Il faut prendre garde que ces idées que nous appellons les systêmes de ces temps-là, étoient toujours copiées d’après les choses les plus connues. On avoit vu souvent verser de l’eau de dedans une cruche: on s’imaginoit donc fort bien comment un Dieu versoit celle d’une rivière; et par la facilité même qu’on avoit à l’imaginer, on étoit tout-à-fait porté à le croire. Ainsi, pour rendre raison du tonnerre, on se représentoit volontiers un Dieu de figure humaine lançant sur nous des flèches de feu; idées qui sont manifestement prises sur des objets très-familiers, et dont l’imagination s’accommode si bien, qu’encore à l’heure qu’il est, la poësie et la peinture ne s’en peuvent passer.

Si je voulois rapporter un plus grand nombre d’exemples, je ferois voir en détail que l’origine de tous ces systêmes d’imagination a toujours été la même: mais cette application est très-aisée à faire, et elle me détourneroit inutilement de mon but.

Cependant je ne puis m’empêcher de remarquer en passant que la philosophie de ce temps-là et celle de celui-ci roulent sur le même principe; c’est-à-dire que dans l’une et dans l’autre on ne fait qu’expliquer les choses inconnues de la Nature, par celles que l’expérience nous met devant les yeux, et transporter à la Physique les idées qu’elle nous fournit. Nous avons reconnu par l’usage, et non pas deviné, ce que peuvent les poids, les ressorts, les leviers; nous ne faisons agir la Nature que par des leviers, des poids, des ressorts. Ces pauvres Sauvages qui ont les premiers habité le monde, ou ne connoissoient point ces choses-là, ou n’y avoient pas fait d’attention. Ils n’expliquoient donc les effets de la Nature que par les choses plus grossières et plus palpables qu’ils connoissoient. Qu’avons-nous fait les uns et les autres ? Nous nous sommes toujours représenté l’inconnu sous la figure de ce qui nous étoit connu; mais heureusement il y a tous les sujets du monde de croire que l’inconnu ne peut pas ne point ressembler à ce qui nous est connu présentement. Ces systêmes d’imagination des premiers siècles étant une fois établis, ils se sont alliés avec l’histoire des faits. Un jeune homme est tombé dans une rivière, et on ne sauroit retrouver son corps. Qu’est-il devenu ? La philosophie du temps enseigne qu’il y a des jeunes filles dans cette rivière qui la gouvernent. Les jeunes filles ont enlevé le jeune homme, cela est fort naturel. Et où ? dans leur palais qui est sous la rivière, et par conséquent inaccessible. Que l’on examine la plus grande partie des fables, et l’on trouvera qu’elles ne sont qu’un mêlange des faits avec la philosophie chimérique des premiers hommes. Elle étoit la plus propre du monde à expliquer tout ce qu’il y avoit de plus extraordinaire à expliquer dans une histoire, et ce qu’elle y mettoit s’y lioit fort naturellement. Ce n’étoit que Dieux et Déesses faits comme nous, à fort peu de chose près; et ces personnages étoient fort bien assortis sur la scène avec les hommes.
....
### CONSIGNE 1
Mettez sous forme de tableau Markdown, avec les colonnes « Rang » et « Contenu », les lignes du listing allant de celle qui contient « Which description fits » jusqu'à la fin du listing, bornes incluses, en omettant les lignes vides.
### CONSIGNE 2
Poursuivez le texte sur l'origine des fables à partir de sa dernière phrase.

(Données de raisonnement spatial à partir d'images)
....
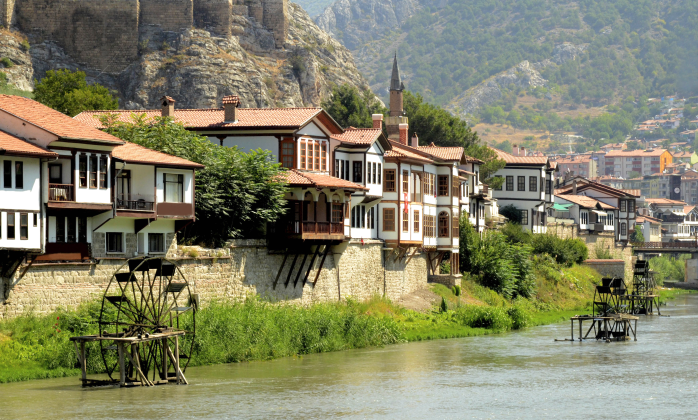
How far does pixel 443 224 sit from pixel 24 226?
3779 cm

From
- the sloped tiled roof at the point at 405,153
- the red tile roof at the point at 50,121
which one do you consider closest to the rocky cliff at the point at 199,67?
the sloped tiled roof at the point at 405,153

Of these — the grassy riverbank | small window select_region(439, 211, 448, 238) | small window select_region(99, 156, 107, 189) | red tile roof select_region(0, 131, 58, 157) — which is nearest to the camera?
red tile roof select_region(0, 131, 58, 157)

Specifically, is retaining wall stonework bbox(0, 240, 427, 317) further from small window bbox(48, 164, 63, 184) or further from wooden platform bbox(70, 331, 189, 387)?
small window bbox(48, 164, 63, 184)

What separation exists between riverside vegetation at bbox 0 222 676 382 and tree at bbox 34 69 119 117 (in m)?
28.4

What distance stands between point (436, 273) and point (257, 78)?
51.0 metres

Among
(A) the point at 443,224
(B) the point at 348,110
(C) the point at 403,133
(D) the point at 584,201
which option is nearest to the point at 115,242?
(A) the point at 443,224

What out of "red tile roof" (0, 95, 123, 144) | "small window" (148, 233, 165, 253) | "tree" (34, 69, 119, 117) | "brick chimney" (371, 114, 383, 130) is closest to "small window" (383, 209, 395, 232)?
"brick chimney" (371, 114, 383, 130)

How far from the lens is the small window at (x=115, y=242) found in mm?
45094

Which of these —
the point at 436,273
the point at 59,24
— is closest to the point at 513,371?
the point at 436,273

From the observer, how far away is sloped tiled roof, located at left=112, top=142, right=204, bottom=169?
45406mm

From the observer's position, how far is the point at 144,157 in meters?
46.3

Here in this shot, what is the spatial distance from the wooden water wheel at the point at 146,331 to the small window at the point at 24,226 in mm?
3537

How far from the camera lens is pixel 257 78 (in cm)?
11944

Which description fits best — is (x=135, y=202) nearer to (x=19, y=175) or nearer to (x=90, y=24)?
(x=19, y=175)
....
### RÉPONSE RÉDIGÉE 1
| Rang | Contenu |
|---|---|
| 1 | Which description fits best — is (x=135, y=202) nearer to (x=19, y=175) or nearer to (x=90, y=24)? |
| 2 | (x=19, y=175) |

### RÉPONSE RÉDIGÉE 2
Jusqu’ici tout s’est passé de bonne foi. On est ignorant, et on est étonné de bien des choses: on les exagère naturellement en les racontant; elles se chargent encore de diverses faussetés en passant par plusieurs bouches; il s’établit de mauvais systêmes, mais il ne peut encore s’en établir d’autres; ils se trouvent propres à expliquer tous les faits qui paroissent extraordinaires, et on les mêle avec ces faits: il n’y a point encore à tout cela, pour ainsi dire, de la faute des hommes. Mais comme ces histoires fabuleuses eurent cours, on commença à en forger sans aucun fondement et l’on ne raconta plus les faits un peu remarquables, sans les revêtir des ornemens que l’on savoit qui étoient propres à plaire, et qui n’avoient rien alors d’absolument incroyable. Cela s’entendra mieux par une comparaison de notre histoire moderne à l’histoire ancienne.

Dans les temps où on a eu le plus d’esprit, comme dans le siècle d’Auguste et dans celui-ci, on a aimé à raisonner sur les actions des hommes et en pénétrer les motifs, et à connoître les caractères. Les Historiens se sont conformés à ce goût-là; ils se sont bien gardés d’écrire les faits nuement et séchement: ils les ont accompagnés de motifs, et y ont mêlé les portraits de leurs personnages. Croyons-nous que ces portraits et ces motifs soient exactement vrais ? y avons-nous la même foi qu’aux faits ? Non; nous savons fort bien que les Historiens les ont devinés comme ils ont pu, et qu’il est presque impossible qu’ils aient deviné juste. Cependant nous ne trouvons point mauvais que les Historiens aient donné cet embellissement à leurs histoires; et malgré ce mêlange de faux que nous y connoissons, nous ne les traitons pas de fables.

De même, après que le goût du faux, et principalement du merveilleux, eut été établi chez les premiers Peuples, par les voies que nous avons dites, on ne débita plus d’histoires sans les orner de ce faux et de ce merveilleux, qui étoit alors reconnu pour un ornement qu’on avoit affecté.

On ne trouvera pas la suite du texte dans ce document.